New simple plan provides patient overview for staff
A new simple and comprehensive plan – the Care Planning Assessment Tool (CPAT) – has been developed to provide aged care services staff with an overview of the major problems being experienced by their patients.
The stated aim of CPAT is to provide a single tool that fixes attention on the common problems of the elderly patient receiving care and makes it simpler to document the information on which a care plan is based and reduce the use of ad hoc assessments.

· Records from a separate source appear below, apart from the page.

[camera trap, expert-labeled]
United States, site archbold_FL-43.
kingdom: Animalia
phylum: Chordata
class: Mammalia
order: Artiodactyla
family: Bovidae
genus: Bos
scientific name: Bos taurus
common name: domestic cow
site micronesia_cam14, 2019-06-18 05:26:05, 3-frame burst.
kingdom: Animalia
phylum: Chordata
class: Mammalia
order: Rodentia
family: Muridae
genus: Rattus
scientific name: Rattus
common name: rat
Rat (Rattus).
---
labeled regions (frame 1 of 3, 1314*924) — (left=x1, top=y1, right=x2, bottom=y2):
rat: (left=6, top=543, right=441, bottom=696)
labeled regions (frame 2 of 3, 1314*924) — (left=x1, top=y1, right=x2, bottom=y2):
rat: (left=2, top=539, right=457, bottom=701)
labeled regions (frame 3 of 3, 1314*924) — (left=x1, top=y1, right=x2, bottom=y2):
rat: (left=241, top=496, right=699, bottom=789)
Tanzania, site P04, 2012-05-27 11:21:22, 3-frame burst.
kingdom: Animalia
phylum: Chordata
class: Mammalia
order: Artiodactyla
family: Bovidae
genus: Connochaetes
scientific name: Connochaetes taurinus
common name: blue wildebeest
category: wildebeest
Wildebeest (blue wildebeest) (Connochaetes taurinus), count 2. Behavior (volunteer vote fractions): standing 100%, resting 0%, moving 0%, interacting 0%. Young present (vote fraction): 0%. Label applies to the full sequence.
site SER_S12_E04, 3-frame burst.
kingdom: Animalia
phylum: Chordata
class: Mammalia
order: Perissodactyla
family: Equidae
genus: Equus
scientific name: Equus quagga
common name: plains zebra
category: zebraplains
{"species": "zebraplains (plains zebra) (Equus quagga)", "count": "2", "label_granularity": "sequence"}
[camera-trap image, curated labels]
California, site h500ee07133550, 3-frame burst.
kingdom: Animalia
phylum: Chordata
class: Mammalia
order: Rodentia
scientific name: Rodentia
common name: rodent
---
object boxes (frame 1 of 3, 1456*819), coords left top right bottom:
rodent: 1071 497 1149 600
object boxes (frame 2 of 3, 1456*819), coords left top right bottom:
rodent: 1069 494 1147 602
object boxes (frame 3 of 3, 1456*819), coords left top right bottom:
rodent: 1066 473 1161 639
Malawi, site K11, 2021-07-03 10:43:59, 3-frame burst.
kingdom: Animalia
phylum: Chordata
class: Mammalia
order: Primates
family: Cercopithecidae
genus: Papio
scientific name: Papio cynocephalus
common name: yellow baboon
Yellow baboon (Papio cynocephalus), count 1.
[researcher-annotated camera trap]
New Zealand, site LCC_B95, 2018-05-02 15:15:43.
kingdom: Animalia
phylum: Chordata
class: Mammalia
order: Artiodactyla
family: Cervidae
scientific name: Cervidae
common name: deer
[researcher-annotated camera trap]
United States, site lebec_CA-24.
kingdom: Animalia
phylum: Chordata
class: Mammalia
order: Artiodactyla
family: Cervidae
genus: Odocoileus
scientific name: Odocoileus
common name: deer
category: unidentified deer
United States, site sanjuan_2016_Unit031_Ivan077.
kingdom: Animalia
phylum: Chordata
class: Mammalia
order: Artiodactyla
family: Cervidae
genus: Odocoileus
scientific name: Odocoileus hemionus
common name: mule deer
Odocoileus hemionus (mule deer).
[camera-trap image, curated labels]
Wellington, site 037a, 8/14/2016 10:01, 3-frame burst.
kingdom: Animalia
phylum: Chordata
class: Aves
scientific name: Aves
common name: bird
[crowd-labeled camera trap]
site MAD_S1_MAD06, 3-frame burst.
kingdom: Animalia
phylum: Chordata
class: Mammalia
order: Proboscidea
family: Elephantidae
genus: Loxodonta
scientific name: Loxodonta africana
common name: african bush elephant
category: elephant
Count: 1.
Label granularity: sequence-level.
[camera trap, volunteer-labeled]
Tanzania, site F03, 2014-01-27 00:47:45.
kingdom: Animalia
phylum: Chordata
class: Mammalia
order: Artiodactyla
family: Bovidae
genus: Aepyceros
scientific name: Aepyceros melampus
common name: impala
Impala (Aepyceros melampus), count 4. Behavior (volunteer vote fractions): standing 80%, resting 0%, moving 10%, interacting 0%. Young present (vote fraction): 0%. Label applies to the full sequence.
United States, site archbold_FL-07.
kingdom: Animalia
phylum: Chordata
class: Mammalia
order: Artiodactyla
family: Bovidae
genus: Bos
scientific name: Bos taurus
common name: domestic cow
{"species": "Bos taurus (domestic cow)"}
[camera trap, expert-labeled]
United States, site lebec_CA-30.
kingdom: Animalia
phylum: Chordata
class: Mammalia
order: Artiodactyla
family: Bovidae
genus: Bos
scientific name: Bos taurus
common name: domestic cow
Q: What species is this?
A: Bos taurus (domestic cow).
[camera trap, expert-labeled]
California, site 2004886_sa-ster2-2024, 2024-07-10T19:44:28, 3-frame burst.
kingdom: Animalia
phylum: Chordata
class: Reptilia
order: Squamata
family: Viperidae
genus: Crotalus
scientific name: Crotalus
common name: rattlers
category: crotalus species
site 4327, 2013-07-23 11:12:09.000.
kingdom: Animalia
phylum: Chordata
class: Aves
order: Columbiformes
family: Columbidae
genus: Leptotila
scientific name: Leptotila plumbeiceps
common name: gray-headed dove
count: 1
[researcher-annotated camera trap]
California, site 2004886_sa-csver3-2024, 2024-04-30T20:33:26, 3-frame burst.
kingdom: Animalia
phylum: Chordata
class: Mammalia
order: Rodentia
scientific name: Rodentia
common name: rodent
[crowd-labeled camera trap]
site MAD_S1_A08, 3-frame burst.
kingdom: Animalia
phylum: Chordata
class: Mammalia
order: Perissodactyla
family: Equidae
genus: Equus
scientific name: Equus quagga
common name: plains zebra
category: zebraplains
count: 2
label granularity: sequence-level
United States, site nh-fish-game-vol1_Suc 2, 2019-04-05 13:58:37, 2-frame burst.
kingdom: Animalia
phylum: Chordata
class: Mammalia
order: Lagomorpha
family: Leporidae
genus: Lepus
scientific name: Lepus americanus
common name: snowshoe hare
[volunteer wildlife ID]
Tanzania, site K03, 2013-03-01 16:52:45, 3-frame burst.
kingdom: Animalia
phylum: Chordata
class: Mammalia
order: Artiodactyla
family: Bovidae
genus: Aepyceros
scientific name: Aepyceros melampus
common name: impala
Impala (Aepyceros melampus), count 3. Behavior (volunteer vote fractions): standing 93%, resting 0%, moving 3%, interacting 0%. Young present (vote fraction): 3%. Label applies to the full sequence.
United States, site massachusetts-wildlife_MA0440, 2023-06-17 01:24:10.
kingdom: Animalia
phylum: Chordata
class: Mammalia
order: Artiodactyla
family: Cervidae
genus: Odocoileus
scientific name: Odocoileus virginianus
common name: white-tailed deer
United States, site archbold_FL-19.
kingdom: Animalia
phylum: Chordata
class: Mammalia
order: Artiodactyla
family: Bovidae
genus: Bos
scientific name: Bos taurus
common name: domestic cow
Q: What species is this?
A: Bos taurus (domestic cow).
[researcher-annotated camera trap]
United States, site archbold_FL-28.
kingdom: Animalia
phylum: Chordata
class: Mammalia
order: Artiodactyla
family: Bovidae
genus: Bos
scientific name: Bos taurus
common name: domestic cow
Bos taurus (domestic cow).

Richard Fleming of Hammond Care, Sydney, and the Faculty of Health and Behavioural Sciences, University of Wollongong, has written in the December issue of the Australasian Journal on Ageing that “the availability of comprehensive, valid, and reliable information, which is trusted by staff members, is the foundation stone on which a good care plan can be built”.
The purpose of CPAT was to enable direct care staff with a minimum of training to collect and report information that would establish a baseline for future comparisons. It contains 60 questions covering the areas of communication, physical problems, self-help, confusion, social interaction, behavioural problems, psychiatric symptoms, and dependency on care.
A CPAT test was carried out which involved 48 randomly selected residents in a large aged care facility. The conclusion was that the tool “will be very useful for helping staff to come to a common understanding of the range and severity of the problems being experienced by those in their care”. The CPAT can be obtained free of charge for use in care planning from www.dementia.com.au.